Convert every line of the records below into a JSON list of strings, one string per line, skipping blank lines. Leave the pictures out of the answer.
:: Material supplied ::
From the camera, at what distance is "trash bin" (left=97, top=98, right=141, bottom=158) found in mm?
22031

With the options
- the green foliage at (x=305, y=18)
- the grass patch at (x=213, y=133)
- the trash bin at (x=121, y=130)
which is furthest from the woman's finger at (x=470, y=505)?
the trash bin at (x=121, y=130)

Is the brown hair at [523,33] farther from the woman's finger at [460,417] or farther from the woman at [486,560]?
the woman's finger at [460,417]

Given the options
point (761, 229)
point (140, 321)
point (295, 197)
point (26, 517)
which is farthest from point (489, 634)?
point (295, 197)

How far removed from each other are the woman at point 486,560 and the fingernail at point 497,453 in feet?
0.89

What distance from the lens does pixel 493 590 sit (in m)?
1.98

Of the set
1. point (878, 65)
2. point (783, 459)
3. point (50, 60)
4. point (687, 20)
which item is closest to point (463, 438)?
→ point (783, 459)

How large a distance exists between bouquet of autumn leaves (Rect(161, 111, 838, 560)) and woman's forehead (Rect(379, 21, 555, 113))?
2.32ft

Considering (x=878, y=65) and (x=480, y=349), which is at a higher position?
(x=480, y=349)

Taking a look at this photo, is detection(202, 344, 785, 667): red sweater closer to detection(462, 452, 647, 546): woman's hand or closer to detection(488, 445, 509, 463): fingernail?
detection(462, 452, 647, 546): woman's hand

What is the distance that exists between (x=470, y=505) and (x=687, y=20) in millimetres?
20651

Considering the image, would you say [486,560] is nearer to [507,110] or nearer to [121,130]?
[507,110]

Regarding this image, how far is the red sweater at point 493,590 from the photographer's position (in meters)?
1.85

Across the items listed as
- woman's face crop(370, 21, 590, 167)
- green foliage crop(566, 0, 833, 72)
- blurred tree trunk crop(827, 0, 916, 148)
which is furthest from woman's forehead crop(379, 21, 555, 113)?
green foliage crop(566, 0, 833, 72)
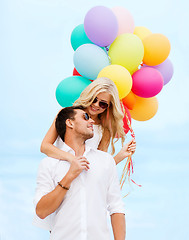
:::
Exercise answer:
[
  "From the camera, at what distance is \"trash bin\" (left=97, top=98, right=141, bottom=158) found in mm?",
  "22031",
  "With the options",
  "- the green foliage at (x=305, y=18)",
  "- the grass patch at (x=213, y=133)",
  "- the trash bin at (x=121, y=130)",
  "which is furthest from the woman's finger at (x=470, y=505)?",
  "the trash bin at (x=121, y=130)",
  "Is the brown hair at [523,33] farther from the woman's finger at [460,417] or farther from the woman at [486,560]?",
  "the woman's finger at [460,417]",
  "Given the options",
  "point (761, 229)",
  "point (140, 321)",
  "point (295, 197)",
  "point (26, 517)",
  "which is farthest from point (489, 634)?",
  "point (295, 197)",
  "How far removed from each other are the woman at point 486,560 and the fingernail at point 497,453 in feet?",
  "0.89",
  "What distance from the lens does pixel 493 590 sit (in m)?",
  "1.98",
  "Of the set",
  "1. point (878, 65)",
  "2. point (783, 459)",
  "3. point (50, 60)",
  "4. point (687, 20)",
  "which item is closest to point (463, 438)?",
  "→ point (783, 459)",
  "How large a distance exists between bouquet of autumn leaves (Rect(161, 111, 838, 560)) and woman's forehead (Rect(379, 21, 555, 113))?",
  "2.32ft",
  "Considering (x=878, y=65) and (x=480, y=349), which is at a higher position?",
  "(x=480, y=349)",
  "Taking a look at this photo, is detection(202, 344, 785, 667): red sweater closer to detection(462, 452, 647, 546): woman's hand or closer to detection(488, 445, 509, 463): fingernail?",
  "detection(462, 452, 647, 546): woman's hand",
  "What is the distance that exists between (x=470, y=505) and (x=687, y=20) in millimetres?",
  "20651",
  "Considering the image, would you say [486,560] is nearer to [507,110] or nearer to [121,130]?",
  "[507,110]",
  "Regarding this image, how far is the red sweater at point 493,590 from the photographer's position (in meters)?",
  "1.85",
  "Across the items listed as",
  "- woman's face crop(370, 21, 590, 167)",
  "- green foliage crop(566, 0, 833, 72)",
  "- blurred tree trunk crop(827, 0, 916, 148)",
  "which is furthest from woman's forehead crop(379, 21, 555, 113)?",
  "green foliage crop(566, 0, 833, 72)"
]